Steven Davidoff challenges the conventional wisdom that more independence is always better when it comes to corporate boards of directors:
Independent directors have been championed as being good for shareholders, but studies have been unable to find that their presence results in better returns for shareholders. Instead, the evidence in favor of independent directors is confined to some studies mostly from the 1980s, which found that these directors might check C.E.O. hubris and spur better oversight.
The pendulum today has swung toward boards of almost all independent directors. But these situations are not ideal either, according to studies. They largely find that the good effects from majority independent boards disappear with “super independent” boards. Such companies are less profitable. At least one study has found that the more oversight a board provides, the better monitoring that results but the worse the performance, regardless of whether it is independent or not. ...
No one is going back to the days when O. J. Simpson was a director on the board of Infinity Broadcasting. But when you remove insiders from the board, the outside directors lack the knowledge and experience to steer the company appropriately. After all, are the outside directors of Goldman Sachs going to start crunching numbers on the bank’s risk-management spreadsheet to fully understand the bank’s risk?
So we have a dichotomy: While the evidence is mixed at best about independent directors, the push for independent directors has transformed into a quest for super independence.
Go read the whole thing--it's a great analysis. But you might also want to read Chapter 3 of my book Corporate Governance after the Financial Crisis, in which I treat the question in depth. After reviewing the evidence in detail, I conclude that:
The post-SOX regulatory environment rests on the conventional wisdom that board independence is an unalloyed good. As the preceding sections demonstrated, however, the empirical evidence on the merits of board independence is mixed. Accordingly, even though there is some reason to think independent board members are finally becoming properly incentivized and, as a result, more effective, the clearest take-home lesson from the preceding analysis is still that one size does not fit all.

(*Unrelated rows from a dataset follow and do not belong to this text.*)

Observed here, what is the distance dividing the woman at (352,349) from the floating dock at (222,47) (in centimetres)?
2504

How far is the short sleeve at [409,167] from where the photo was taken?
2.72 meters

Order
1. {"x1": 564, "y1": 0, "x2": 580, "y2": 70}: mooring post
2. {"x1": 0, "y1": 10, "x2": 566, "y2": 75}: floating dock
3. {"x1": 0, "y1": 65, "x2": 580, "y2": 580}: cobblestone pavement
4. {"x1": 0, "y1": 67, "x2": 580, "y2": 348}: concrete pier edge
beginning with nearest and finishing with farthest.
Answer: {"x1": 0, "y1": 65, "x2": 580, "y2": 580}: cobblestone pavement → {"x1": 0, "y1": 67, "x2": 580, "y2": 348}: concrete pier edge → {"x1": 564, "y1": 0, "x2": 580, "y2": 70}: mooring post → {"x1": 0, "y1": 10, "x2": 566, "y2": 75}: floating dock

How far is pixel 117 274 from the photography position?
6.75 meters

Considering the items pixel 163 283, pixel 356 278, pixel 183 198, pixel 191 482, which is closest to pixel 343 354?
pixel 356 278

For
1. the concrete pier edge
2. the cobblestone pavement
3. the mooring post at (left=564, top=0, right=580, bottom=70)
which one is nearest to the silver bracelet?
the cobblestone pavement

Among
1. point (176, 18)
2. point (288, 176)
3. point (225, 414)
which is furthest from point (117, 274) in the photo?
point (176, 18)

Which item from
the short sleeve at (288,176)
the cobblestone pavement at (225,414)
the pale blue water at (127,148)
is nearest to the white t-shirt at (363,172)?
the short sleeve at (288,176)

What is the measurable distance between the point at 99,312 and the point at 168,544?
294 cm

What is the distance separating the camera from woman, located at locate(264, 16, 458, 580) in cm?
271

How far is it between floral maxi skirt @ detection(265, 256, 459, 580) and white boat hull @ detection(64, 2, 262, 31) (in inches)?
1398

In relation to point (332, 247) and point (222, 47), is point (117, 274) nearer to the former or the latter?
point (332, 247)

This result should not be surprising. On one side of the equation, firms do not have uniform needs for managerial accountability mechanisms. The need for accountability is determined by the likelihood of shirking, which in turn is determined by management’s tastes, which in turn is determined by each firm’s unique culture, traditions, and competitive environment. We all know managers whose preferences include a penchant for hard, faithful work. Firms where that sort of manager dominates the corporate culture have less need for outside accountability mechanisms.
On the other side of the equation, firms have a wide range of accountability mechanisms from which to choose. Independent directors are not the sole mechanism by which management’s performance is monitored. Rather, a variety of forces work together to constrain management’s incentive to shirk: the capital and product markets within which the firm functions; the internal and external markets for managerial services; the market for corporate control; incentive compensation systems; auditing by outside accountants; and many others. The importance of the independent directors’ monitoring role in a given firm depends in large measure on the extent to which these other forces are allowed to function. For example, managers of a firm with strong takeover defenses are less subject to the constraining influence of the market for corporate control than are those of a firm with no takeover defenses. The former needs a strong independent board more than the latter does.
The critical mass of independent directors needed to provide optimal levels of accountability also will vary depending upon the types of outsiders chosen. Strong, active independent directors with little tolerance for negligence or culpable conduct do exist. A board having a few such directors is more likely to act as a faithful monitor than is a board having many nominally independent directors who shirk their monitoring obligations.
The post-SOX standards, however, strap all listed companies into a single model of corporate governance. By establishing a highly restrictive definition of director independence and mandating that such directors dominate both the board and its required committees, the new rules fail to take into account the diversity and variance among firms. The new rules thus satisfy our definition of quack corporate governance. The one size fits all model they mandate should be scrapped in favor of allowing each firm to develop the particular mix of monitoring and management that best suits its individual needs. Unfortunately, as we will see throughout our review of the post-crisis federal regulatory scheme, neither Congress nor the SEC has given any deference to the principle of private ordering.
What Have we Lost?
The fetish for board independence has costs. Two are already on the table; namely, those associated with the information asymmetry between outsiders and insiders and those occasioned by the need to incent outsiders to perform. A third is the lost value of insider representation.